[Instruction A]
Answer these from the Move Zeroes guide below, one answer a line, marked the same way:
(i) What does [0, 1, 0, 3, 12] become once its zeros are moved to the end?
(ii) What difficulty level does the guide give the problem?
(iii) What approach does the guide call the Best Solution?
[Instruction B]
Rewrite everything in the Move Zeroes guide from "LeetCode 283: Move Zeroes Solution" down to "283: Move Zeroes?", putting "Java" wherever "Python" appears.

[Text]
╭──

LeetCode 283: Move Zeroes Solution in Python – A Step-by-Step Guide
Imagine you’re tidying up a row of numbers, like [0, 1, 0, 3, 12], and your task is to sweep all the zeros to the end while keeping the other numbers in their original order—so it becomes [1, 3, 12, 0, 0]. That’s the essence of LeetCode 283: Move Zeroes, an easy-level problem that’s all about rearranging an array in-place with a clever twist. Using Python, we’ll explore two solutions: the Best Solution, a two-pointer approach that’s fast and efficient, and an Alternative Solution, a bubble-like shifting method that’s simpler but slower. With detailed examples, clear code, and a friendly tone—especially for the two-pointer breakdown—this guide will help you master this problem, whether you’re new to coding or brushing up your skills. Let’s start moving those zeros!
What Is LeetCode 283: Move Zeroes?

╰──

[Entries shown]

╭──

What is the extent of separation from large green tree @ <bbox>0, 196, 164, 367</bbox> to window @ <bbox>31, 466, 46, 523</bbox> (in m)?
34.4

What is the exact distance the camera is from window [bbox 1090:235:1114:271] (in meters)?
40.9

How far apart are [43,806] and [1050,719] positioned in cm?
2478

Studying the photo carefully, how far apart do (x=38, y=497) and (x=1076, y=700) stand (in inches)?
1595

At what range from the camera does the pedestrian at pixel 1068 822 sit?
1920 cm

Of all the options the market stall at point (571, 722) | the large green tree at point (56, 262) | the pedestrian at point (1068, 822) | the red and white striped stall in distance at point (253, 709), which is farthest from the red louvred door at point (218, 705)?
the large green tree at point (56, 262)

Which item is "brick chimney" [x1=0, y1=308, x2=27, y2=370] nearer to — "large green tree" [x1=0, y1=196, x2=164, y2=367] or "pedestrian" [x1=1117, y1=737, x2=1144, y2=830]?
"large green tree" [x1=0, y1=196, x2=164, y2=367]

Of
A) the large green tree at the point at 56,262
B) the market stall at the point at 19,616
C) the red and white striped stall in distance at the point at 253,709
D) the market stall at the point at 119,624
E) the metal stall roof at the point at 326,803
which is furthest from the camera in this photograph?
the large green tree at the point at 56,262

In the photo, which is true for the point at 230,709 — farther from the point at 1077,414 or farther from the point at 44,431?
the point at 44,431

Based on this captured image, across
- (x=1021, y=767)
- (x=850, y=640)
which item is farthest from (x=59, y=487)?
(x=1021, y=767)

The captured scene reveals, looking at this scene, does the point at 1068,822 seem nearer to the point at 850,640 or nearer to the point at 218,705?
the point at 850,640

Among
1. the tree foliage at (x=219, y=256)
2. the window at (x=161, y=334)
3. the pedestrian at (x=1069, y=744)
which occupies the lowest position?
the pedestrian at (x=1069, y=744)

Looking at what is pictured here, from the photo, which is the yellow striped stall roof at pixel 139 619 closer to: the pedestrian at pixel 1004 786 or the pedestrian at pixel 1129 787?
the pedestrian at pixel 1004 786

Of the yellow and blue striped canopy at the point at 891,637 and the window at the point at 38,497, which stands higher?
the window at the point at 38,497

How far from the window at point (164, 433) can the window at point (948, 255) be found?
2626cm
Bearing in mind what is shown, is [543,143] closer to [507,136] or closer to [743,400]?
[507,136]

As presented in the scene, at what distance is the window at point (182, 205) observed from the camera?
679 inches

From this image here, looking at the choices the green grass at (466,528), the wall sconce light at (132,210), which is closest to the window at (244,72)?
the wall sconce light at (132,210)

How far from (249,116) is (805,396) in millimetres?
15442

╰──

[Correct answer A]
(i) [1, 3, 12, 0, 0]
(ii) Easy
(iii) A two-pointer approach

[Correct answer B]
LeetCode 283: Move Zeroes Solution in Java – A Step-by-Step Guide
Imagine you’re tidying up a row of numbers, like [0, 1, 0, 3, 12], and your task is to sweep all the zeros to the end while keeping the other numbers in their original order—so it becomes [1, 3, 12, 0, 0]. That’s the essence of LeetCode 283: Move Zeroes, an easy-level problem that’s all about rearranging an array in-place with a clever twist. Using Java, we’ll explore two solutions: the Best Solution, a two-pointer approach that’s fast and efficient, and an Alternative Solution, a bubble-like shifting method that’s simpler but slower. With detailed examples, clear code, and a friendly tone—especially for the two-pointer breakdown—this guide will help you master this problem, whether you’re new to coding or brushing up your skills. Let’s start moving those zeros!
What Is LeetCode 283: Move Zeroes?